Broader transition context: rebranding and partnerships
Amara Raja Group was founded in 1985 by RN Galla and rebranded the listed company from “Amara Raja Batteries” to “Amara Raja Energy & Mobility” in 2023. The company has positioned this as a signal of a broader energy transition focus. It has also disclosed a technical licensing agreement with China’s Gotion High-Tech signed in June 2024 to accelerate lithium-ion capabilities. The company has described itself as India’s second-largest automotive battery manufacturer and has referenced that it generates 67% of its revenue from the automotive battery sector.
Key figures at a glance
Why the mix matters for investors
The Q4FY26 revenue mix shows the company’s dependence on lead-acid cash flows remains high, even as capex and strategy increasingly tilt toward lithium-ion and energy storage.
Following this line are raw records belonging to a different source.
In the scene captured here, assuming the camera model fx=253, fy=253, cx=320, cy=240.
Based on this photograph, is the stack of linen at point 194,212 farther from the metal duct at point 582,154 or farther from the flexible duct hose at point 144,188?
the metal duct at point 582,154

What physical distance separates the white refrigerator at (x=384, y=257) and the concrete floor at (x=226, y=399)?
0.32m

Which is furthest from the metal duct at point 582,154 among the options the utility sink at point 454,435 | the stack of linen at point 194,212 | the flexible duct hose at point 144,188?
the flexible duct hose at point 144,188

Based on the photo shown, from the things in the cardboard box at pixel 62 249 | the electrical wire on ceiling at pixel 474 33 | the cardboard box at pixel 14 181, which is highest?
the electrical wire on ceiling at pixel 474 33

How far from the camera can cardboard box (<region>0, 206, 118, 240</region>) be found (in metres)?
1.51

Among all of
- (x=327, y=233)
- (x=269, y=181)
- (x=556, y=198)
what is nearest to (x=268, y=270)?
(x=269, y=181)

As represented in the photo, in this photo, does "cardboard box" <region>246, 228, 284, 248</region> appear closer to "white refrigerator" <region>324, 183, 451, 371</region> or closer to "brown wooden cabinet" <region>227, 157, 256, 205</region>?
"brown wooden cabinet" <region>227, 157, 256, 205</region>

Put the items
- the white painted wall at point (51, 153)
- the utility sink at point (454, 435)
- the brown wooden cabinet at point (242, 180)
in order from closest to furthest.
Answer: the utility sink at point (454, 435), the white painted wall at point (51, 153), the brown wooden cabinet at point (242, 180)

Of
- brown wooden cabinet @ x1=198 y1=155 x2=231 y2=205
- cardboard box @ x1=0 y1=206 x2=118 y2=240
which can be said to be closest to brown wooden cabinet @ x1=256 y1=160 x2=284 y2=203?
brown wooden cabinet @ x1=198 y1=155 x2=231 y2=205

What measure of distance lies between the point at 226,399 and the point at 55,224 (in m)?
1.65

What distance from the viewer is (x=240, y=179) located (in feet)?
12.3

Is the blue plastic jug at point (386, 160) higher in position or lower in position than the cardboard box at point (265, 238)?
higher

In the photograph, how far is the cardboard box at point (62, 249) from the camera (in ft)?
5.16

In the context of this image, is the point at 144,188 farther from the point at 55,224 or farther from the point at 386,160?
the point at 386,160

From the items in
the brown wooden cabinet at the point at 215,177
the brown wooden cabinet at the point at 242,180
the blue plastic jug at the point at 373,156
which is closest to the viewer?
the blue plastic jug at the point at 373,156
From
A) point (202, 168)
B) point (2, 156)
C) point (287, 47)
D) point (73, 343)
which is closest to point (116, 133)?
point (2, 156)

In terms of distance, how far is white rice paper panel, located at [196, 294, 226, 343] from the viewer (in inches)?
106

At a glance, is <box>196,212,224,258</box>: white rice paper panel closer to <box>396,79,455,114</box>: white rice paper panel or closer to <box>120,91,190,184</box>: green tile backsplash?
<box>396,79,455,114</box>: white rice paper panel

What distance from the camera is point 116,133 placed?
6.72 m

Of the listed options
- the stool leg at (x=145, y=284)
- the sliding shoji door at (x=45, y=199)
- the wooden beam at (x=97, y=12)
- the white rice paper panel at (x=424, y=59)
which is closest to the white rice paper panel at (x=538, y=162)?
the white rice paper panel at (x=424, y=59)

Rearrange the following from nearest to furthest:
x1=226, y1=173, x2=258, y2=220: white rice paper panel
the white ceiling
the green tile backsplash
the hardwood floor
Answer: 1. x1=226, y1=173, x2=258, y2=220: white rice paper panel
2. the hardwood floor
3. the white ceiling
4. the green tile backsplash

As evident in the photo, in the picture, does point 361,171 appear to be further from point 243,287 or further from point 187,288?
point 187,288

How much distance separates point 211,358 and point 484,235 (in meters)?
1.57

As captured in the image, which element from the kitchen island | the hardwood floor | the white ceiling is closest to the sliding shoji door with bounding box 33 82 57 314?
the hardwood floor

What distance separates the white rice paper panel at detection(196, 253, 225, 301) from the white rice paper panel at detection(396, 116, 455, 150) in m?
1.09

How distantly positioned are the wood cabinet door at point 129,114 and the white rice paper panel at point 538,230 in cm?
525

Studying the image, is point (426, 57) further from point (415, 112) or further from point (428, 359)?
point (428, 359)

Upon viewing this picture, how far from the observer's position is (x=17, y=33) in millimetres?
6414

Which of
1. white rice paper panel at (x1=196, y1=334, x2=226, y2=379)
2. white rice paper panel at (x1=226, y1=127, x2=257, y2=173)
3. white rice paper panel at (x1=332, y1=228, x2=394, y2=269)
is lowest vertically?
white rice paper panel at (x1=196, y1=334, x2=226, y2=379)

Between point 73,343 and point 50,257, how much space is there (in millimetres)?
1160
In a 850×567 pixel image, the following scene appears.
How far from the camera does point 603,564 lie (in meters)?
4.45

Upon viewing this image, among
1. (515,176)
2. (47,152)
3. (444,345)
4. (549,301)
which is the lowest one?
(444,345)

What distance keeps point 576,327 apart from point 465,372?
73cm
That creates a practical execution challenge: new energy has to scale without disrupting the core economics of the legacy business. The segment’s move from a 4% to 7% range in earlier quarters to 8% in Q4FY26 is a measurable step, but still small relative to the investment intensity outlined.
Conclusion
Amara Raja’s Q4FY26 results underline steady growth in the lead-acid franchise and a gradual, still-limited contribution from new energy. The key next markers are progress on the Telangana gigafactory, the June 2027 production target for the first 2 GWh line, and the end-2026 start for the BESS integration facility at Divitipalli. Management’s capex guidance of ₹1,500 to ₹1,700 crore for the ongoing fiscal sets the near-term investment cadence investors will track alongside quarterly mix changes.